• What you are asked to do
The reply to the records below should contain exactly the lines from the line with "this 608×342 image." through the line with "this 1288×947 image.", and nothing besides.

[Collected data]
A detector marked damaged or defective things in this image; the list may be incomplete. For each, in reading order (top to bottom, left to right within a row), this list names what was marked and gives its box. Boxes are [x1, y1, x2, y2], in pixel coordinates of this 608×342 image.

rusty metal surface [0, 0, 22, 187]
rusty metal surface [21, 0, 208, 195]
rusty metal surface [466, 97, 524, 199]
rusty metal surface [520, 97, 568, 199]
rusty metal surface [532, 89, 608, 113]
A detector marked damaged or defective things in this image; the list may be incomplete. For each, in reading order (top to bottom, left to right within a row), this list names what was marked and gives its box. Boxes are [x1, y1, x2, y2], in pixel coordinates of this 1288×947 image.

...

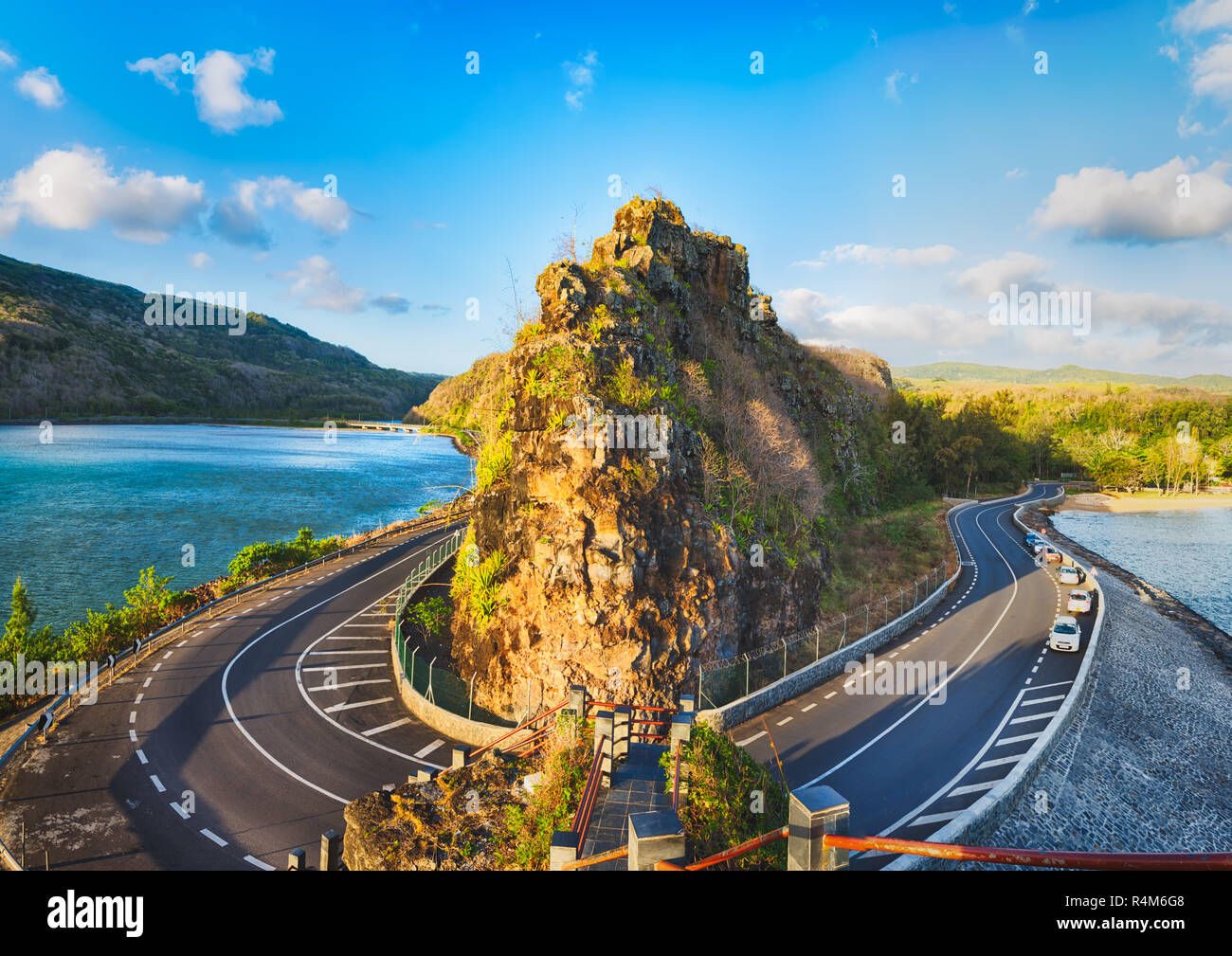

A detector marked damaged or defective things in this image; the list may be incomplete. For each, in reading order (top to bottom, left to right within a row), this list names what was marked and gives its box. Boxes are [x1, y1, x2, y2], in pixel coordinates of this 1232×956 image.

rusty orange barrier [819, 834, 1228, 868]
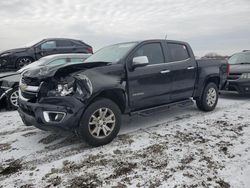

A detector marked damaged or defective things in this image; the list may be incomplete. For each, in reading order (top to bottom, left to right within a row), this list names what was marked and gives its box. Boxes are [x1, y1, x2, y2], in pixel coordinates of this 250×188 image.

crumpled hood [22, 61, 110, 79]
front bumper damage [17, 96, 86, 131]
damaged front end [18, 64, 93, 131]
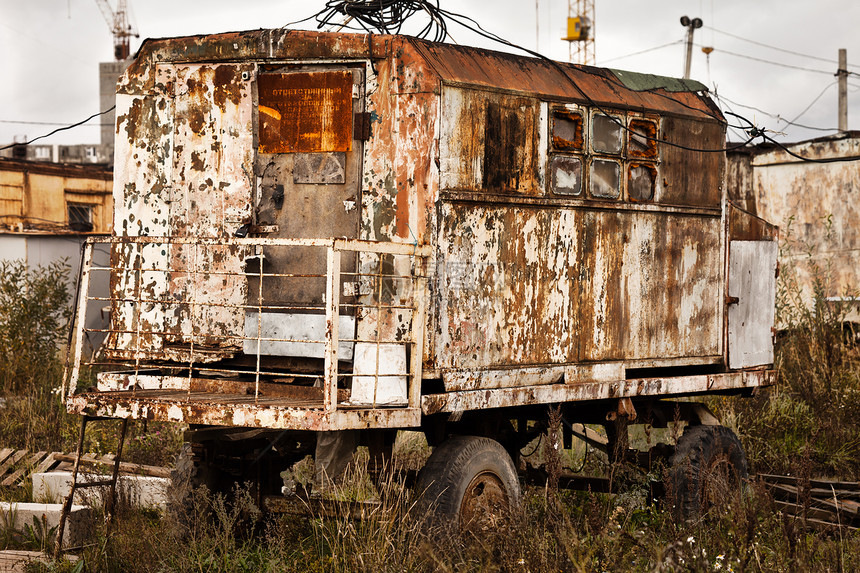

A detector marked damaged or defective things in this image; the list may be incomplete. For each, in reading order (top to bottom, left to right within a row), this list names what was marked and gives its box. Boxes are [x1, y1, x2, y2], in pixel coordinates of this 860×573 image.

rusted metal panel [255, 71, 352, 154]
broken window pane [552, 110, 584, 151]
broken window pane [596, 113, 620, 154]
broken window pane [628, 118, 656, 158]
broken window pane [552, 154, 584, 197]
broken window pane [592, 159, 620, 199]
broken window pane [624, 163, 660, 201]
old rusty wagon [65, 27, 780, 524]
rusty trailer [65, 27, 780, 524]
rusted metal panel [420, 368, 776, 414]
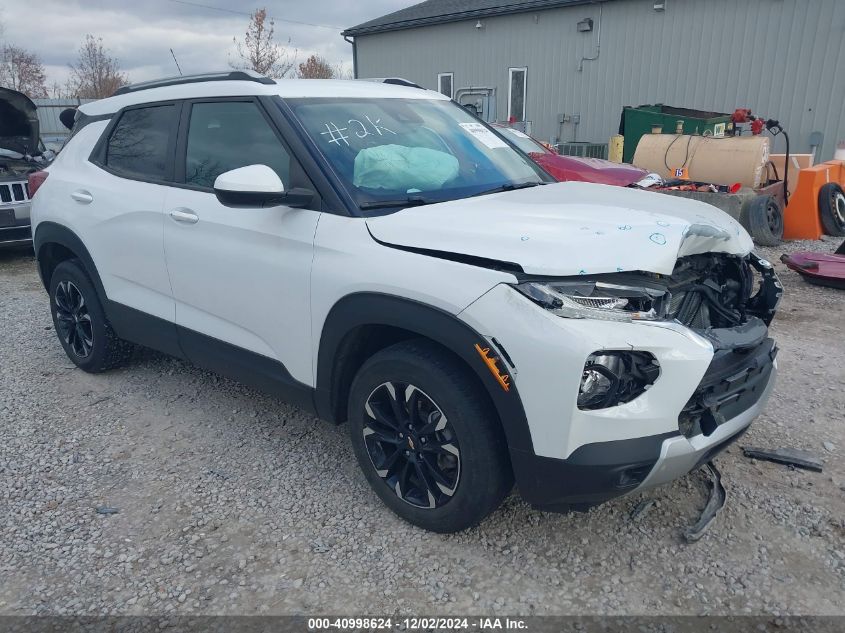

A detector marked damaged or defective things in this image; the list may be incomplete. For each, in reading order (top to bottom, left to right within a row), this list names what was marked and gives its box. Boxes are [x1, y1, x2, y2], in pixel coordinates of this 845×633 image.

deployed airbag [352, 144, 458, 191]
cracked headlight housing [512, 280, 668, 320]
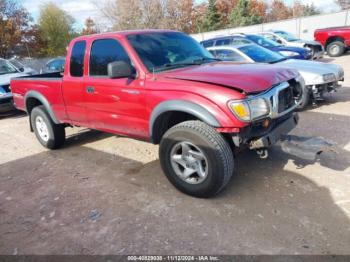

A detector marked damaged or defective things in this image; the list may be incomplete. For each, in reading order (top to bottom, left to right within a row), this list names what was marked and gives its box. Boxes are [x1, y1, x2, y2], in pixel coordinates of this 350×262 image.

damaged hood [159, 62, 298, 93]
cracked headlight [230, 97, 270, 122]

• Task output
A detector marked damaged or defective things in this image; the list may be incomplete. For each, in reading order (top to bottom, left to right within a row), this list names what was marked and gives its box. Boxes are [x1, y1, x2, y2], in pixel coordinates of this 608×342 image.

rusty metal surface [0, 0, 22, 187]
rusty metal surface [21, 0, 208, 195]
rusty metal surface [466, 97, 524, 199]
rusty metal surface [520, 97, 568, 199]
rusty metal surface [532, 89, 608, 113]
A detector marked damaged or defective things in this image; the list may be incomplete. For each, in reading order (top to bottom, left to right within a row), this list names what was marked and gives its box. Boxes are [x1, y1, x2, y2], in pixel coordinates of this 1288×947 image.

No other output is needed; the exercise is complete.